**Assignment:** Only one stretch of the records below should be repeated. It starts with the line containing "The Narrows of" and goes on through the line containing "Linguini Pasta with Leeks and Morels", exactly as written.

*** Opening of Material for this exercise ***

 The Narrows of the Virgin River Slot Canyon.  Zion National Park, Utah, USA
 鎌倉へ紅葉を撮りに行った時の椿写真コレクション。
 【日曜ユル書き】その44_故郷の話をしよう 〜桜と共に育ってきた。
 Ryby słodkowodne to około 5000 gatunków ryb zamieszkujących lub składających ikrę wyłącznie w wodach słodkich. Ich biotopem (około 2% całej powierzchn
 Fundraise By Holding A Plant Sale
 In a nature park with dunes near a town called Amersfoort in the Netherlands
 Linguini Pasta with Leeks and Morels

*** Close of Material for this exercise ***
*** Opening of Material for this exercise ***

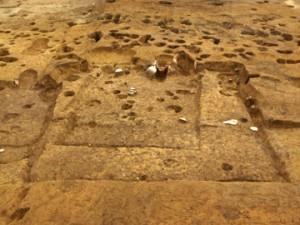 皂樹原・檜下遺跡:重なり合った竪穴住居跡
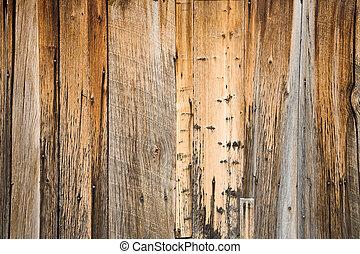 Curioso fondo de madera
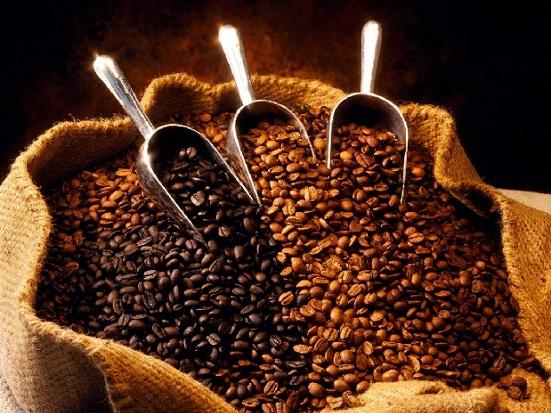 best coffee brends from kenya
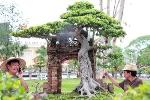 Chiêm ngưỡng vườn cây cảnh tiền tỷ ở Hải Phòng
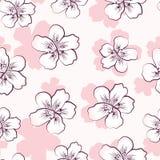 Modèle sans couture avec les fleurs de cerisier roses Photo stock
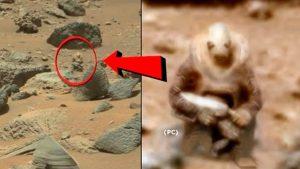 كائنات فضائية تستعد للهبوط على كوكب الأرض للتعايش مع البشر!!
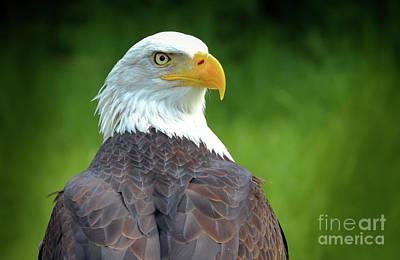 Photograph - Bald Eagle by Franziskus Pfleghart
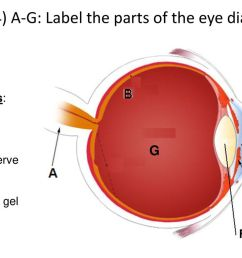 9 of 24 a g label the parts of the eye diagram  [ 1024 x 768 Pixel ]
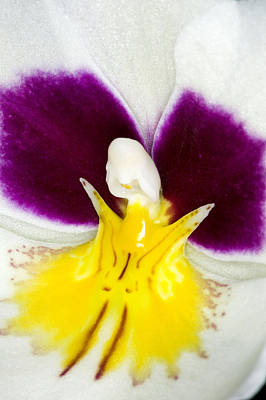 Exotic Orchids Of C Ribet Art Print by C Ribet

*** Close of Material for this exercise ***

**Your response:**
 The Narrows of the Virgin River Slot Canyon.  Zion National Park, Utah, USA
 鎌倉へ紅葉を撮りに行った時の椿写真コレクション。
 【日曜ユル書き】その44_故郷の話をしよう 〜桜と共に育ってきた。
 Ryby słodkowodne to około 5000 gatunków ryb zamieszkujących lub składających ikrę wyłącznie w wodach słodkich. Ich biotopem (około 2% całej powierzchn
 Fundraise By Holding A Plant Sale
 In a nature park with dunes near a town called Amersfoort in the Netherlands
 Linguini Pasta with Leeks and Morels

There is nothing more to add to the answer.